====== Фрагмент текста ======

А отец говорил, как удивительно зрелище живого дерева: ствол, от ствола – ветви, от ветвей – веточки, от веточек – листья. Малыш слушал и думал. Потом сказал: «Да, но иначе не было бы никакого дерева!»
Неожиданно просто. Но не пусто. Однако нам сейчас интересен не столько мальчик, сколько отец. Это ведь он сохранил рассказ о вполне «сократовском» замечании сына, потому что оно его поразило. И это ведь он заговорил с трехлетним человечком так, что сумел пробудить в младенческом сознании совсем не младенческий ход мысли. Очевидно, заключалось в нем самом нечто содержательно необычное…
Отец
Кристиан Бор был из числа людей, чья внешность не выдает ни их профессии, ни социального ранга. Верный признак внутренней нестандартности человека.
На выразительном фотопортрете – деятельный администратор. Легко угадываются требовательность к окружающим и жесткая самодисциплина. Но вот подробность: галстук, заколотый по тогдашней моде большой булавкой, не стягивает крахмального воротничка. Чтобы вольней дышалось? Возможно. Однако под дулом фотоаппарата такую небрежность поправил бы любой службист. И светский человек тоже. А он не поправил. Маленькое свидетельство независимости характера. Эта зримая независимость одушевляет на портрете его глаза – волевые и притягательные.
Непохожий на кабинетного ученого, Кристиан Бор стал к тридцати пяти – в 1890 году – профессором Копенгагенского университета. А затем и членом Датской академии наук. Он приобрел в своей области мировую известность. А областью его научных исканий была физиология человека. Он пренебрег доходной карьерой частнопрактикующего врача ради удовлетворения своей исследовательской страсти. Он говорил о ней как об инстинкте, всегда руководившем его помыслами. Он видел в любви к природе и природоведению счастливый дар судьбы. И утверждал, что во всю его жизнь не было ни единого дня, когда бы он не ощущал радостей, приносимых этим даром. И ему нетрудно было отстраняться от суетных соблазнов и от искушения продвигаться вверх по социальной лестнице. Его влекло только к самосовершенствованию. И всегда хотелось внушать это влечение ближним.
Судя по опубликованному отрывку из его воспоминаний, у Кристиана Бора была склонность к возвышенному слогу мечтательных натурфилософов. А судя по его портрету, он обладал гипнотическим взглядом одержимых тружеников на избранном поприще.
Его прадед руководил частной школой на острове Борнхольм. Дед возглавлял школу в гамлетовском Эльсиноре. Директором школы – снова на Борнхольме – был и его отец. Из глубин своего детства Кристиан Бор нес через всю жизнь уважение к некрикливому умственному труду и точному знанию.
Может даже показаться, что его научные интересы были слишком уж бескрылыми. Первая научная работа двадцатидвухлетнего Кристиана Бора трактовала о «Воздействии салициловой кислоты на механизм переваривания мяса». А докторская диссертация, которую он, двадцатипятилетний, защитил в 1880 году, называлась «О жировых шариках в молоке». Да и позднее темы его исследований отличались сугубой предметностью: славу ему принесли работы по изучению физико-химических процессов дыхания. Однако бескрылость была кажущейся. Простые измерения содержания газов в крови вдохновлялись сложной философией познания. К вере в газометр она не сводилась.

====== Исходные данные ======

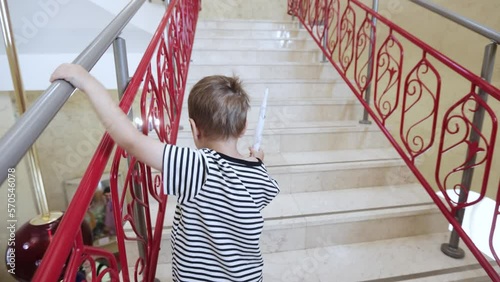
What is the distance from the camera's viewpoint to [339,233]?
1675 mm

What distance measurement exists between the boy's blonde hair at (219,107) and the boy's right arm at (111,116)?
0.15 meters

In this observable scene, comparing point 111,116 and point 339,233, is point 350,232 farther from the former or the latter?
point 111,116

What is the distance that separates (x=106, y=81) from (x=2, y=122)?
1749 millimetres

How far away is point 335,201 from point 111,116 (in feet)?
4.67

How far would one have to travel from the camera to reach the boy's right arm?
2.08 feet

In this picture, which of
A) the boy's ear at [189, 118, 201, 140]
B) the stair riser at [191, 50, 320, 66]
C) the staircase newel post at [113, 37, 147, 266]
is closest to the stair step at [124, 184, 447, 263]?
the staircase newel post at [113, 37, 147, 266]

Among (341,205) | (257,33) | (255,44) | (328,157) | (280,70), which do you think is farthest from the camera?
(257,33)

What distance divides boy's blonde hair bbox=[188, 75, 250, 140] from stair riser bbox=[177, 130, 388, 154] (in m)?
1.21

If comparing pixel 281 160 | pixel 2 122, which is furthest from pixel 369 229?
pixel 2 122

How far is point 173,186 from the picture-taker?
0.76m

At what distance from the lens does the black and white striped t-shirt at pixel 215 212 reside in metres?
0.77

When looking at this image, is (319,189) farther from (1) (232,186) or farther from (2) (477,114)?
(1) (232,186)

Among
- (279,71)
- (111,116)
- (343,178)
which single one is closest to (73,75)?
(111,116)

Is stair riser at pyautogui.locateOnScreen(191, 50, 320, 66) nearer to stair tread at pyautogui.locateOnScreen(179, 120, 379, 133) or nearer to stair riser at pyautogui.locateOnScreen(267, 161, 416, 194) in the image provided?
stair tread at pyautogui.locateOnScreen(179, 120, 379, 133)
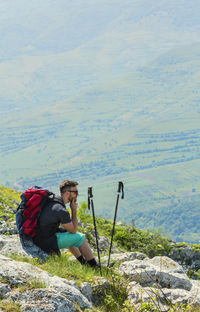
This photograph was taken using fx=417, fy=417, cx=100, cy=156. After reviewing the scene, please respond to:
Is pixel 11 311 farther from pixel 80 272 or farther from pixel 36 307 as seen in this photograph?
pixel 80 272

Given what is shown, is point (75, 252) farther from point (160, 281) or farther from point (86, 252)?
point (160, 281)

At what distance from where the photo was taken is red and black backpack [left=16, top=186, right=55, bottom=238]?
38.6ft

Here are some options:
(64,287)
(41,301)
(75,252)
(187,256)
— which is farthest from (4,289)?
(187,256)

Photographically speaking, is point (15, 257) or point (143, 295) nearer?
point (143, 295)

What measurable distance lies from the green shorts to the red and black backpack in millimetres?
757

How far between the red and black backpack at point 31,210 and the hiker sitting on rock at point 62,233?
143 millimetres

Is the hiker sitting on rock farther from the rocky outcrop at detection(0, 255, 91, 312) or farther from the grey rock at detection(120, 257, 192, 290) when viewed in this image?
the rocky outcrop at detection(0, 255, 91, 312)

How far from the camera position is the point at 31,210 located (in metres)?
11.8

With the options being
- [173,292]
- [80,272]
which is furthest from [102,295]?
[173,292]

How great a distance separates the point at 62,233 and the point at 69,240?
33 cm

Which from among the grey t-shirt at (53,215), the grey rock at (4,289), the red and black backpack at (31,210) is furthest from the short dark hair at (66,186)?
the grey rock at (4,289)

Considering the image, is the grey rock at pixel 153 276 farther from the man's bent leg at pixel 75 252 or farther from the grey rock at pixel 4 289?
the grey rock at pixel 4 289

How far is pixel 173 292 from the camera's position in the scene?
1012 centimetres

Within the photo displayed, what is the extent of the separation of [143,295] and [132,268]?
2.40m
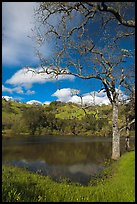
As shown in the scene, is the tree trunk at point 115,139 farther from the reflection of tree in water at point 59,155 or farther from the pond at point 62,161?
the reflection of tree in water at point 59,155

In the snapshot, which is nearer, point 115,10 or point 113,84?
point 115,10

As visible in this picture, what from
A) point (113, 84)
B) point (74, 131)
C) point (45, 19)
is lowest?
point (74, 131)

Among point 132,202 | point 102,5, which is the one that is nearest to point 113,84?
point 102,5

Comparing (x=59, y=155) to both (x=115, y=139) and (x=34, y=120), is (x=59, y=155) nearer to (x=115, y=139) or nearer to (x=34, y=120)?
(x=115, y=139)

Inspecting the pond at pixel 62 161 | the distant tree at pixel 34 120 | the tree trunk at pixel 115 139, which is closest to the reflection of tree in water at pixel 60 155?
the pond at pixel 62 161

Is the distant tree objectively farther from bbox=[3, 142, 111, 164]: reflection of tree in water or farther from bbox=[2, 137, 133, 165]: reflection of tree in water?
bbox=[3, 142, 111, 164]: reflection of tree in water

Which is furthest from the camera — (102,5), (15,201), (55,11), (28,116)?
(28,116)

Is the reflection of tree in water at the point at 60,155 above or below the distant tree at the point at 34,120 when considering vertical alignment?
below

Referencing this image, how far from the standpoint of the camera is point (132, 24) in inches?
392

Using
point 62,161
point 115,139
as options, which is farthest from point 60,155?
point 115,139

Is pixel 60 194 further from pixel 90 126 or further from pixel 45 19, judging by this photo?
pixel 90 126

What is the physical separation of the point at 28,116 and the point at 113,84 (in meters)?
84.1

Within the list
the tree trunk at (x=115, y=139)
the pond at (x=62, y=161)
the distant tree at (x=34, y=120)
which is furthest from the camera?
the distant tree at (x=34, y=120)

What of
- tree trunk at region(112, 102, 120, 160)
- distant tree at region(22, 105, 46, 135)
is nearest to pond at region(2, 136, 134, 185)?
tree trunk at region(112, 102, 120, 160)
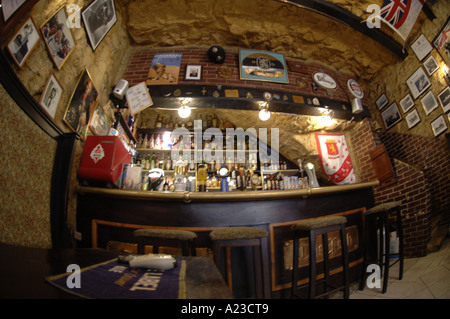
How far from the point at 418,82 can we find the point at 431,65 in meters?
0.29

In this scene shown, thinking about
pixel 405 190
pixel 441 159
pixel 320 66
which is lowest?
pixel 405 190

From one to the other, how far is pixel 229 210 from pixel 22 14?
2147 mm

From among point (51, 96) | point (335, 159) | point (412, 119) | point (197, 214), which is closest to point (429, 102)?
point (412, 119)

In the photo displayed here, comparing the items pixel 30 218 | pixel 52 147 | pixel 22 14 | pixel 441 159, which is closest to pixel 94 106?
pixel 52 147

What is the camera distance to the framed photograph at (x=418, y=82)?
339 centimetres

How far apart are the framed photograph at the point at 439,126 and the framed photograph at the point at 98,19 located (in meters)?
5.24

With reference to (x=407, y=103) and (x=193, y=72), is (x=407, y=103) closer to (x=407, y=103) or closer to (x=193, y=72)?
(x=407, y=103)

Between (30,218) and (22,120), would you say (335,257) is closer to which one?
(30,218)

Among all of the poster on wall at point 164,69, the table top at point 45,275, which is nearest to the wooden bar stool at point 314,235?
the table top at point 45,275

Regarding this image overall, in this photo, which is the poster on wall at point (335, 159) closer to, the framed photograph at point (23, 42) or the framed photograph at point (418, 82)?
the framed photograph at point (418, 82)

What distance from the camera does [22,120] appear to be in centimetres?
129

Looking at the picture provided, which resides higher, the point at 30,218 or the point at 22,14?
the point at 22,14

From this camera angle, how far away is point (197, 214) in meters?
1.84
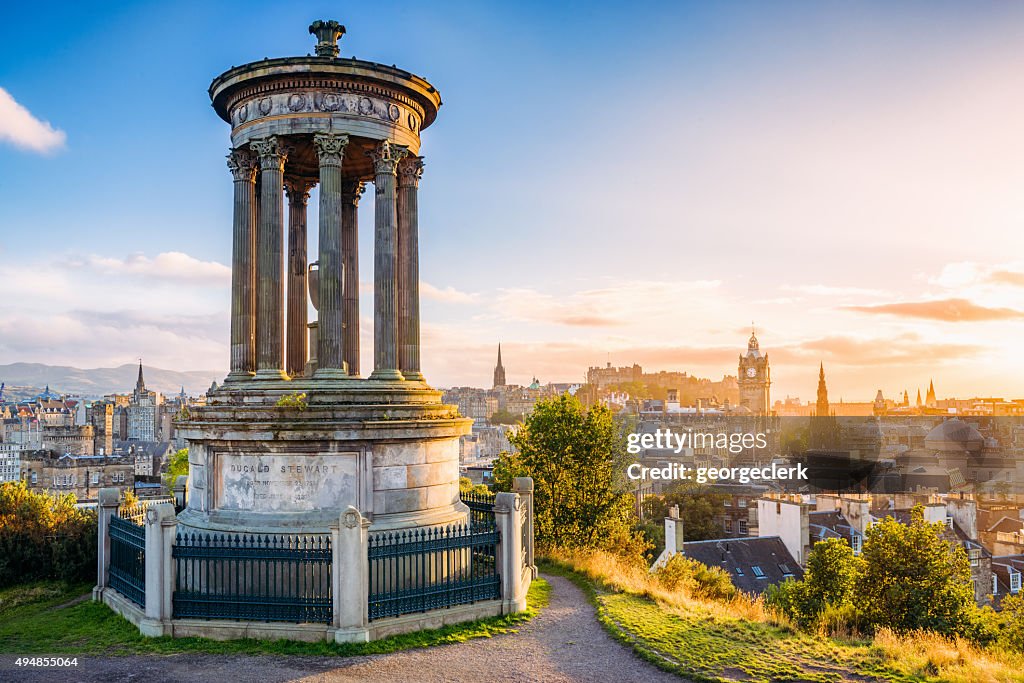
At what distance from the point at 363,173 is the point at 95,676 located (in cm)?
1459

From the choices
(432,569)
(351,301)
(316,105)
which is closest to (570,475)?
(351,301)

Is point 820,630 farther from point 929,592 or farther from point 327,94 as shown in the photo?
point 929,592

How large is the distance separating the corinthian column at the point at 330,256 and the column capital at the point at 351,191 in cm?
361

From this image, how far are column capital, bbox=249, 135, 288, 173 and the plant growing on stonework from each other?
565 centimetres

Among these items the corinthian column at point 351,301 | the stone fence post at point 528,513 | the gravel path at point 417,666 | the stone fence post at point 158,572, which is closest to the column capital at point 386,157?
the corinthian column at point 351,301

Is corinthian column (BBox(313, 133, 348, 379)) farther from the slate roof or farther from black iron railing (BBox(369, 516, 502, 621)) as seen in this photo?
the slate roof

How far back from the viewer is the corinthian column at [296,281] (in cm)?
2191

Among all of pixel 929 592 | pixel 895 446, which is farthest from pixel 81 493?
pixel 895 446

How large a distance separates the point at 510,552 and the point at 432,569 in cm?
166

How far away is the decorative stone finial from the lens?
1986 centimetres

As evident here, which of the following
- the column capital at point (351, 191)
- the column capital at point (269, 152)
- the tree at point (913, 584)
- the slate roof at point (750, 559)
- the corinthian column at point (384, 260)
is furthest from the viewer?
the slate roof at point (750, 559)

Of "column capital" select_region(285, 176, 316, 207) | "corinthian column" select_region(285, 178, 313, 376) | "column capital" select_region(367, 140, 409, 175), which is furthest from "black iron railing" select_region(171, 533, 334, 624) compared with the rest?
"column capital" select_region(285, 176, 316, 207)

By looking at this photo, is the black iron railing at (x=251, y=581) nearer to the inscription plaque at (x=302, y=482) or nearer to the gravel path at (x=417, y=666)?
the inscription plaque at (x=302, y=482)

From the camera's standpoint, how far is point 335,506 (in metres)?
16.5
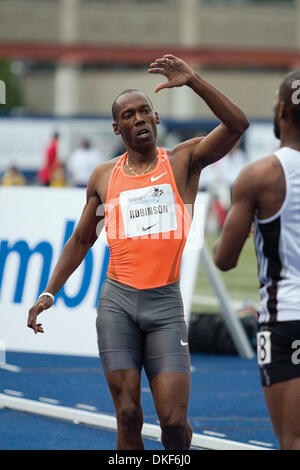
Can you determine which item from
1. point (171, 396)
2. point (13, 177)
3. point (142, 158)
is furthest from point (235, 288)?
point (13, 177)

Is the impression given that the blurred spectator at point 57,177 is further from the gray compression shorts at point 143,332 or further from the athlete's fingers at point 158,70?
the athlete's fingers at point 158,70

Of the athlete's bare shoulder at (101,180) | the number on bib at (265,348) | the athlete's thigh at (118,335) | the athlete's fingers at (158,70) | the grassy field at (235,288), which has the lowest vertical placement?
the grassy field at (235,288)

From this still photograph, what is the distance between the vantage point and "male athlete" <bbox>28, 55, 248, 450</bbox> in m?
5.16

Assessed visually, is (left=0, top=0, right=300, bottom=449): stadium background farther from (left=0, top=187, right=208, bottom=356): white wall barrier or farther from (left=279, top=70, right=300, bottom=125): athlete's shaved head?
(left=279, top=70, right=300, bottom=125): athlete's shaved head

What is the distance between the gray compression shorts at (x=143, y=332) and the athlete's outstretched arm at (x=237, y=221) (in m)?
0.94

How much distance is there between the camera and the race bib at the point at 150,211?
5.35 meters

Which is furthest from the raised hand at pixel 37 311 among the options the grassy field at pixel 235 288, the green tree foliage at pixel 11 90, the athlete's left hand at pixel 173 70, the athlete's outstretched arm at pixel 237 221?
the green tree foliage at pixel 11 90

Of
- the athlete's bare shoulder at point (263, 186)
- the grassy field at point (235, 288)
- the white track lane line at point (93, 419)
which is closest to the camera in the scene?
the athlete's bare shoulder at point (263, 186)

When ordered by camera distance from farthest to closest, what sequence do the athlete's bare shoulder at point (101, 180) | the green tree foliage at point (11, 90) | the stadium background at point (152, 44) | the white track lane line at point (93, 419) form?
the green tree foliage at point (11, 90)
the stadium background at point (152, 44)
the white track lane line at point (93, 419)
the athlete's bare shoulder at point (101, 180)

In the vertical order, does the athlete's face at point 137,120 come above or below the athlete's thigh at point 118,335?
above

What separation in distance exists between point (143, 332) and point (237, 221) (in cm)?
122

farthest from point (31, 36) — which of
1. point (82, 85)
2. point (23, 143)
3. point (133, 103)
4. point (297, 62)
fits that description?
point (133, 103)

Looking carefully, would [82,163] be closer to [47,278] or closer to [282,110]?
[47,278]
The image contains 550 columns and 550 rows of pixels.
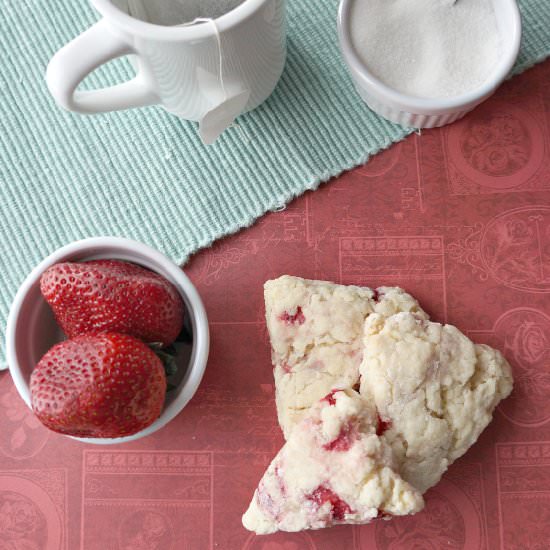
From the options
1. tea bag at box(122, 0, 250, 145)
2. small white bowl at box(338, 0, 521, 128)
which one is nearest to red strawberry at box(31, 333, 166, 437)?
tea bag at box(122, 0, 250, 145)

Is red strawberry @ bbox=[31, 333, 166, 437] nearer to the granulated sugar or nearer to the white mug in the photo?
the white mug

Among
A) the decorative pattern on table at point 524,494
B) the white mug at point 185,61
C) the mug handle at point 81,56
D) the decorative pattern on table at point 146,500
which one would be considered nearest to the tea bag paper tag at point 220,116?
the white mug at point 185,61

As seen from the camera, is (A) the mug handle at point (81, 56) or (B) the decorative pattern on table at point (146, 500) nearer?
(A) the mug handle at point (81, 56)

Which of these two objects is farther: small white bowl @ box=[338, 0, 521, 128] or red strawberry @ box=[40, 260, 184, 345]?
small white bowl @ box=[338, 0, 521, 128]

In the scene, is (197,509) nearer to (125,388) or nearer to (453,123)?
(125,388)

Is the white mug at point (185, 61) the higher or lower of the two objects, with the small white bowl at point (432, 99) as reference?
higher

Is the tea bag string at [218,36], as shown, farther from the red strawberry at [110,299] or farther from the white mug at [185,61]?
the red strawberry at [110,299]

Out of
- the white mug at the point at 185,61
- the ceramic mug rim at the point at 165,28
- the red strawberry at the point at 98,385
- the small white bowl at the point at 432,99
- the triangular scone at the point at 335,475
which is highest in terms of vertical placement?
the ceramic mug rim at the point at 165,28
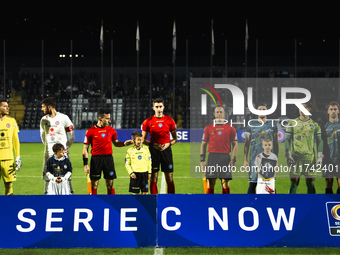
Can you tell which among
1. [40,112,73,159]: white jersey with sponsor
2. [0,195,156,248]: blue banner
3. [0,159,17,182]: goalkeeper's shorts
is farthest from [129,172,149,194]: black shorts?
[0,159,17,182]: goalkeeper's shorts

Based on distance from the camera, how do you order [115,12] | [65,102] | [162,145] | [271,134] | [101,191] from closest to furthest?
1. [271,134]
2. [162,145]
3. [101,191]
4. [65,102]
5. [115,12]

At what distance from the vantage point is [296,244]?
4445 mm

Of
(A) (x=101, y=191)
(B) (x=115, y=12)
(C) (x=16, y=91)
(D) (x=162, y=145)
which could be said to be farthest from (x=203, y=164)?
(B) (x=115, y=12)

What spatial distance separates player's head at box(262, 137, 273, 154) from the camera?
247 inches

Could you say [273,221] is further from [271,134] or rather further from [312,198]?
[271,134]

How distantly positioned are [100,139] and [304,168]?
362cm

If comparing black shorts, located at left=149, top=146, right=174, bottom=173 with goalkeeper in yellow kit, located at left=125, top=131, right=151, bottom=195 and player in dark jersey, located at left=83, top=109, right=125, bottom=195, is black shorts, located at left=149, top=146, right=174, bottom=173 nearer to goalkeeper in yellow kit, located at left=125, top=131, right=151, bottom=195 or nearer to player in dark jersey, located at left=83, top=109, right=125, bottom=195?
goalkeeper in yellow kit, located at left=125, top=131, right=151, bottom=195

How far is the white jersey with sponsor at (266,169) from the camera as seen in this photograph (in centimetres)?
623

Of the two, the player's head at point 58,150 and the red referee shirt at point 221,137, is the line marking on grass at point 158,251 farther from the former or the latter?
the player's head at point 58,150

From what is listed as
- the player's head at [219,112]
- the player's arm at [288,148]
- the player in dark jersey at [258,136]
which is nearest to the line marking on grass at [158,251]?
the player in dark jersey at [258,136]

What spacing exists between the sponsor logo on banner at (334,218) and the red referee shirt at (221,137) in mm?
2281

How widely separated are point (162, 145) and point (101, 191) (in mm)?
2724

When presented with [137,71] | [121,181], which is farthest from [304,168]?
[137,71]

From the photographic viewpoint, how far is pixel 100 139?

======

Задания —
A. В каком году, согласно фрагменту о Кристиане Боре, он защитил докторскую диссертацию «О жировых шариках в молоке»?
B. Продолжите фрагмент о Кристиане Боре, начав сразу после последнего предложения.
Эти данные здесь никак не используются.

Ответы по заданиям —
A. В 1880 году.

B.
Кристиан Бор готов был согласиться, что изумляющая нас целесообразность, всюду ощутимая в мире живого, – это всякий раз только мудрый итог жесточайшего естественного отбора жизнеспособных вариантов, а вовсе не выражение какого-то изначального замысла неодушевленной природы. Но он был чужд механистического догматизма. И неизменно доискивался цели, ради которой в ходе эволюции возник изучаемый орган или развился изучаемый процесс. Зачем это нужно было ему, отдавшему все свои силы исследованию физико-химических основ жизни? А затем, что он не допускал, будто можно, разобрав часы до последнего винтика, понять механизм их действия, если не узнать заранее, для чего они придуманы. Неважно – прав он был или не прав. Таково уж было его убеждение: иначе нельзя успешно изучать атомно-молекулярные механизмы явлений жизни. И он выводил их целесообразность не из игры атомов и молекул, а из финала развития – из биологии. Он принадлежал к числу тех, кого так и называли тогда – финалистами.
Но сразу видно: он и финалистом был без догматизма, ибо увлеченно занимался именно внутренней механикой физиологических явлений.
Так, руководящую мысль его философии познания можно бы выразить одной фразой: живое надо охватывать с двух, казалось бы, несовместимых позиций – снизу и сверху. Только тогда появится шанс проникнуть в суть вещей.
Независимость мышления от догм… – то было самое весомое, что передавал Кристиан Бор по духовному наследству своему старшему сыну. И то была действительно передача по наследству, потому что Кристиан Бор сам еще раньше воспринял этот завет от отца – Нильсова деда.
О деде из уст в уста передавалась прелюбопытнейшая история.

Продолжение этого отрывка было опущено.